Review: Less than a year ago I began Swann's Way and tossed it aside after less than a hundred pages, disgusted at young Marcel's mewing dependence on his mother's goodnight kiss. For some reason I picked the book up again a few months later and started back at the beginning. This time I overcame my disgust and proceeded to finish the book. And then I was hooked. Three months ago I finished all six, and two weeks ago I began Swann's Way again. This time I had different insights and different likes and dislikes. At random times I will have a Proustian insight. It is easy to loathe the writer and his affectations and neuroses, but having read his work, one cannot dismiss the depth of language and feeling.

Rating: 4 stars
Summary: You think your sentences are long? Oh yeah?
Review: Writers are always wipping out their sentences, seeing whose is longer, in some type of testosterone-induced competition. This being said Proust (for all his flowery prose and sentimental yearnings) has to be the most virile and manly author; the man is capable of one long sentence, raising the awe and eyebrows of other writers.

Are you looking for plot? Let's just say that the muffin the narrator begins eating in volume 1 doesn't get finished off until volume 2.... the rest is tangential, reminiscent, nostalgic. At times I had an allergic reaction to the syrupy prose that left me with a howling headache, but nevertheless the sublime achievments of this book outweigh such moments. However the Swann in Love section I found tedious and misplaced. I found myself editing and revising chunks of it. Although i think Proust is phenomenal at writing of the "ebb and tide of memory", i can only handle him in small doses, say have a volume every 10 years. Therefore, provided I live until the age of 174, I should be able to finish the whole of In Search of Lost Time.

Rating: 5 stars
Summary: This Internal Dialogue of Stalled Thinking Is Irresistible
Review: All of us have self-talk, which is quite different from the way we converse with each other or write. Proust has captured self-talk in a delightful display of stream-of-consciousness writing that is unequaled in literature. You will find yourself remembering many of the same thoughts in your own self-talk. By focusing inward, Proust succeeds in portraying much of what is universal about all of humanity.

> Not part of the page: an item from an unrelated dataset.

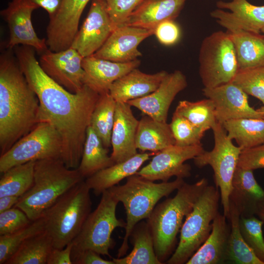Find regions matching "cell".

Unlike Joyce, who employed the same technique, Proust is easy and delightful to follow. You will sense beauty in thought that will make you glad to be alive. It will also stimulate you to notice more about the world around you and your reactions to it.

Do be aware that an internally-focused book does not have a lot of action and drama in it. On the other hand, neither does most of life. I think Proust has captured the essence of human life in a very valuable way. But if you like Dirk Pitt novels and little else, you would do well to avoid Swann's Way.

The main drawback of self-talk is that we often build hurdles where there are none. We often talk ourselves out of things that we should pursue. As a result, our thinking stalls our ability to act. You will find lots of delicious examples of this in the hypochondria explored in this book.

Although this book is rarely assigned in literature classes, almost everyone would benefit from reading it. You can best use it as a mirror to see yourself better. That should make for a tasty dish that is irresistible once tasted. Bon appetit!